--- start ---
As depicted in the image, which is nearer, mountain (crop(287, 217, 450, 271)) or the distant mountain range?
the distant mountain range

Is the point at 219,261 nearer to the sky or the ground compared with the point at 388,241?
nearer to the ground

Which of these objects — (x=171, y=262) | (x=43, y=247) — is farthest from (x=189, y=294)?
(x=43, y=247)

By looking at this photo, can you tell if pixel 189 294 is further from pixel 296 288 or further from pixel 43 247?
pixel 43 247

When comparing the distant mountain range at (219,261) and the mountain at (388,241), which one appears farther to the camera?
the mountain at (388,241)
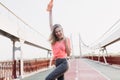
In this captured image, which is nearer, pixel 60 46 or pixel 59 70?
pixel 59 70

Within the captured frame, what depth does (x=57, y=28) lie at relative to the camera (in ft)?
20.3

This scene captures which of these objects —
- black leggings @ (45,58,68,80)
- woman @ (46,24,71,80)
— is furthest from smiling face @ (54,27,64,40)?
black leggings @ (45,58,68,80)

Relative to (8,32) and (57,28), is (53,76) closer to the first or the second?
(57,28)

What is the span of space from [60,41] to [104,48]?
4151cm

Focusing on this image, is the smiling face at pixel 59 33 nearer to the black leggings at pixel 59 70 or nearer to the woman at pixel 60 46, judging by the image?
the woman at pixel 60 46

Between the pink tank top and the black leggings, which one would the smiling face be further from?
the black leggings

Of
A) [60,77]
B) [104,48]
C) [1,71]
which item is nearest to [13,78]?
[1,71]

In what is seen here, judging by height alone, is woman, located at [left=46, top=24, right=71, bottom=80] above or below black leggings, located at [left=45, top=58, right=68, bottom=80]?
above

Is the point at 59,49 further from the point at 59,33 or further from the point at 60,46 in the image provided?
the point at 59,33

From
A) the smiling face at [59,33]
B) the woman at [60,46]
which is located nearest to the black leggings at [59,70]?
the woman at [60,46]

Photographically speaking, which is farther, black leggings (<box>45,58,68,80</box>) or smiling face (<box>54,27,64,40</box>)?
smiling face (<box>54,27,64,40</box>)

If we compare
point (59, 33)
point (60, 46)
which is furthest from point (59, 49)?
point (59, 33)

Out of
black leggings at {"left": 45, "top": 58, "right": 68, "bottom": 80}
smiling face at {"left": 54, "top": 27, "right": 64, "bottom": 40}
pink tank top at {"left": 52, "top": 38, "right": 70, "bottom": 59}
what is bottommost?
black leggings at {"left": 45, "top": 58, "right": 68, "bottom": 80}

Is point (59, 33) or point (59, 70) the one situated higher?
point (59, 33)
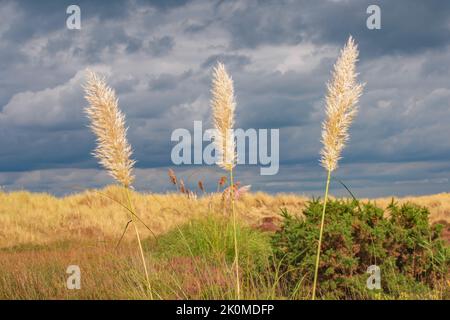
--- end ---
● **Short problem**: Repeat the entries from the line containing "Is the point at 59,49" through the end of the entries, inclusive, swapping "further" for "farther" and keeping everything else the same. Leave the pictures out of your answer.

● **The solution**:
Is the point at 59,49 farther from the point at 59,33 or farther from the point at 60,46 in the image provided?
the point at 59,33

From
A) the smiling face at [59,33]
B) the woman at [60,46]
which is located nearest to the black leggings at [59,70]?
the woman at [60,46]

Photographically speaking, which is farther, black leggings (<box>45,58,68,80</box>) or smiling face (<box>54,27,64,40</box>)?
smiling face (<box>54,27,64,40</box>)

If we compare
point (59, 33)
point (60, 46)
which is furthest from point (59, 49)?
point (59, 33)

Out of
black leggings at {"left": 45, "top": 58, "right": 68, "bottom": 80}
smiling face at {"left": 54, "top": 27, "right": 64, "bottom": 40}
pink tank top at {"left": 52, "top": 38, "right": 70, "bottom": 59}
what is bottommost?
black leggings at {"left": 45, "top": 58, "right": 68, "bottom": 80}

Is point (59, 33) or point (59, 70) the one situated higher?
point (59, 33)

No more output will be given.